**Passage fourni**
◆ ◆ ◆

Les grands équilibres géopolitiques des 80 dernières années disparaissent sous nos yeux et avec eux le multilatéralisme construit au sortir de la Seconde Guerre mondiale. Quelle analyse les socialistes font-ils de la recomposition actuelle, et des risques sur la sécurité collective qu’elle engendre ? Anna Pic, députée socialiste de la Manche depuis 2022, membre de la commission de la défense nationale et des forces armées, répond à nos trois questions.
La capacité de défense de la France est-elle à la hauteur des enjeux et comment se prépare-t-elle ?

◆ ◆ ◆

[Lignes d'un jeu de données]
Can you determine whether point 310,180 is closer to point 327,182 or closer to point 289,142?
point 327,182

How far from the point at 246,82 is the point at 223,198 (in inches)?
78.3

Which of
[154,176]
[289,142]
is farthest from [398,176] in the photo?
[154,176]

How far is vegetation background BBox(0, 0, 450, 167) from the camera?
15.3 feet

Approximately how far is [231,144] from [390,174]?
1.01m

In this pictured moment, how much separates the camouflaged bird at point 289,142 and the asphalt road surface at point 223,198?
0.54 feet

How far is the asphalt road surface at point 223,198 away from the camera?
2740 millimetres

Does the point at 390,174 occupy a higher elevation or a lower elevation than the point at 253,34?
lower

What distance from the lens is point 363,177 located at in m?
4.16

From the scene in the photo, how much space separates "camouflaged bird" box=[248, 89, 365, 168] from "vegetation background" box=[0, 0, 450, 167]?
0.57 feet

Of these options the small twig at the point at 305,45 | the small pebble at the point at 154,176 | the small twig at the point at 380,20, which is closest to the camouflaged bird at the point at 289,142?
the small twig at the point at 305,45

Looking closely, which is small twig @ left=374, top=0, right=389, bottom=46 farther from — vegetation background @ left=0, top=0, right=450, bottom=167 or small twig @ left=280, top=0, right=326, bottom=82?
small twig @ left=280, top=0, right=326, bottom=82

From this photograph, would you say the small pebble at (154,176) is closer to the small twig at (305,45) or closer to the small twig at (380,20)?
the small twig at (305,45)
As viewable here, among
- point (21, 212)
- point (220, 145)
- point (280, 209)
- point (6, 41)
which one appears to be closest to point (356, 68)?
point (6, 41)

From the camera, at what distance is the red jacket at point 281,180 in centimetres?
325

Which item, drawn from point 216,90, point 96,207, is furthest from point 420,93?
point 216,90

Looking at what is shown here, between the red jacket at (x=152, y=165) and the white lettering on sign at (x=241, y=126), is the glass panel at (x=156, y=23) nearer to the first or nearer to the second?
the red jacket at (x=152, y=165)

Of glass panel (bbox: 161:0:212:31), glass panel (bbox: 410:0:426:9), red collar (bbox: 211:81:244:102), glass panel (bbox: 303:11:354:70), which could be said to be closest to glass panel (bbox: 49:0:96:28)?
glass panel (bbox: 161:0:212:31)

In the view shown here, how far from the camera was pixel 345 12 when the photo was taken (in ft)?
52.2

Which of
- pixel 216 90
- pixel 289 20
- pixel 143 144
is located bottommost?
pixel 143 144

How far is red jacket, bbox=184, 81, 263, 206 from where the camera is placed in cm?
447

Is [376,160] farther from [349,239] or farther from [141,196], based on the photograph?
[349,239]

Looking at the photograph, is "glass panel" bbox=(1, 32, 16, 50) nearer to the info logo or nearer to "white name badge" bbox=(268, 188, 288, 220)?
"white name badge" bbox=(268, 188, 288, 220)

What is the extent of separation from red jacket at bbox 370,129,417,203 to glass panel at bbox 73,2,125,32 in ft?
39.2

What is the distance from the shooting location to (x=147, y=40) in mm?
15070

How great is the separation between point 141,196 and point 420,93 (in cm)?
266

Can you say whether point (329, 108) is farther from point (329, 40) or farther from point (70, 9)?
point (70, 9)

◆ ◆ ◆

**Exercices**
A: Recopiez à l'identique la partie du passage fourni qui s'ouvre sur les mots contenant "Les grands équilibres" et se ferme sur "nos trois questions.".
B: D'après le passage fourni, depuis quelle année Anna Pic est-elle députée de la Manche ?

**Réponses dans l'ordre**
A:
Les grands équilibres géopolitiques des 80 dernières années disparaissent sous nos yeux et avec eux le multilatéralisme construit au sortir de la Seconde Guerre mondiale. Quelle analyse les socialistes font-ils de la recomposition actuelle, et des risques sur la sécurité collective qu’elle engendre ? Anna Pic, députée socialiste de la Manche depuis 2022, membre de la commission de la défense nationale et des forces armées, répond à nos trois questions.

B: Depuis 2022.